Kraus feeds into this tradition of exchange, competition and displacement. Her postmodern sleight of hand is to erase the epistolary recipient. She raises her dangerous liaison purely to the textual surface calling it, in a knowing echo, a ‘fictional liaison’. Saul Bellow’s Herzog (1964) is an interesting comparison. Like in ILD, the epistolary act becomes pathologised, a diseased intellectual form. Moses Herzog, once eminent professor of Romanticism, is suffering from hypergraphia – a man of letters gone mad. Herzog begins to pen letters even to the dead. Dear Nietzsche. Dear John F Kennedy. ‘Why shouldn’t he write to the dead?’ Moses asks himself.

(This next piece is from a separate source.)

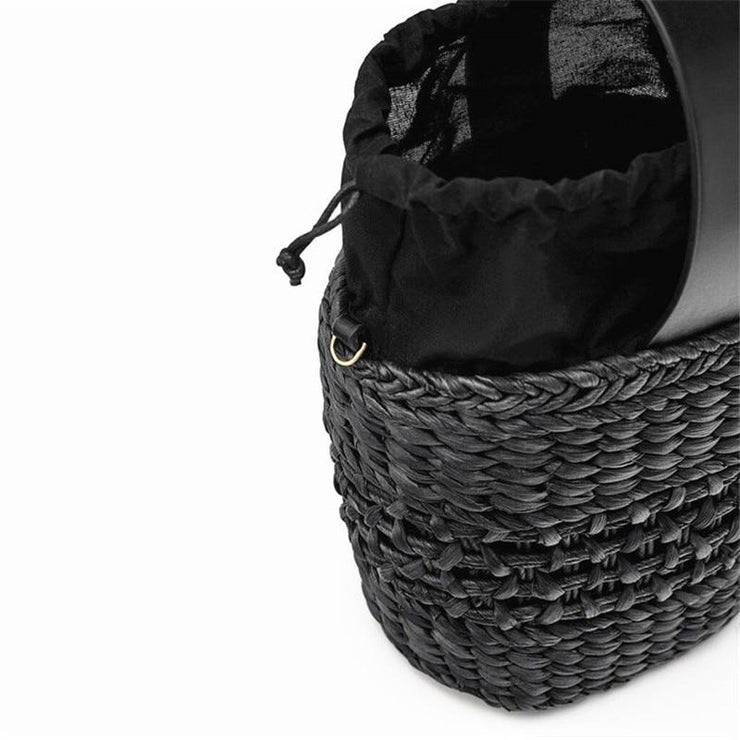 Crescent Bucket Straw Beach Bag Beach Bags Trekeffect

These ‘letters to nowhere’ seem emblematic of a wider crisis, where writing can find no answer, only able to fall back on its own self-referentiality. As Julie Hayes remarks, considering Derrida’s The Post Card (1980), the epistolary text, while being written, always contains the potential not to arrive. We are told Herzog ‘felt he was going to pieces’. His letter-writing is ‘involuntary’. And so these scattered epistles become the physical manifestation of Herzog being – quite literally – ‘out of mind’ (as we are told in the very first line). Bellow uses italics to separate the epistolary act typographically from the main body of the novel. We slip between Bellow’s third-person narration and Herzog’s direct epistolary ravings that never find a recipient. In this semi epistolary work, the epistle never fully rends itself from the novelistic form.
Where do letters go when they are not read?

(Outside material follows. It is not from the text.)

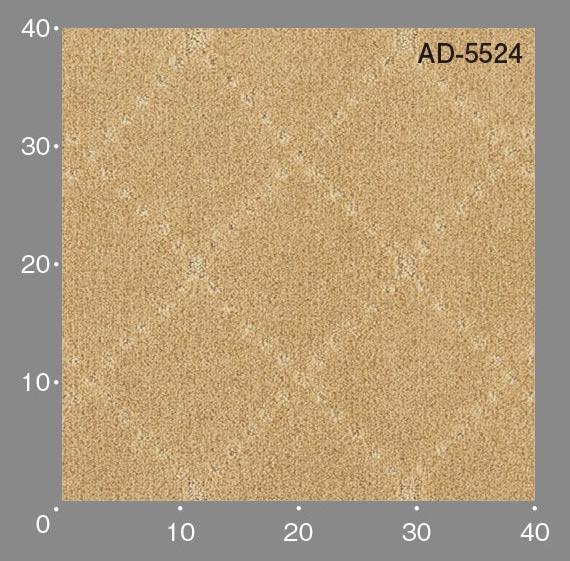 AD5524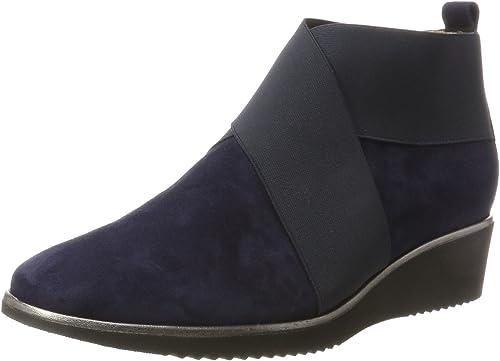 Hassia Damen Genua, Weite K Stiefel: : Schuhe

Herzog embraces silence in the end, having ‘no messages for anyone. Nothing. Not a single word.’ The curing of his hypergraphia is the closing of (attempted) epistolary exchange – and of narrative. Kraus, informed by French poststructuralist theory – connected to her editorial work at Semiotext(e) – posits another (non)conclusion. It is addressed, of course, to Dick: ‘There’s no way of communicating with you in writing, because texts, as we all know, feed upon themselves, become a game.’ Or should we say unaddressed? The epistles Chris sends are part of a wider network than linear point-a-to-b communication. It is the silence, the erasing of the recipient – to make Dick, as Chris and Sylvère muse, both at once ‘God’ and one who ‘never existed’ – that allows this text, by each intermittent epistle, to be constructed. A highly unstable construction seemingly haphazardly written-in-process as we read-in-time. A text continuously enveloped and never to be read – a ‘game’. Sylvère tells Dick on the phone (and that distinction between epistolary and telephonic communication is an entire discussion in itself) that Chris has inaugurated a ‘new kind of literary form’. Dick hesitates to accept that. Perhaps we should too. Kraus has dramatised that anxiety of the silent addressee. The erasure of the recipient, of the beloved, from the epistolary exchange destabilises the epistolary texts within the novel. This makes ILD not just a work of autofiction, but a postmodern masterpiece of epistolary gameplaying.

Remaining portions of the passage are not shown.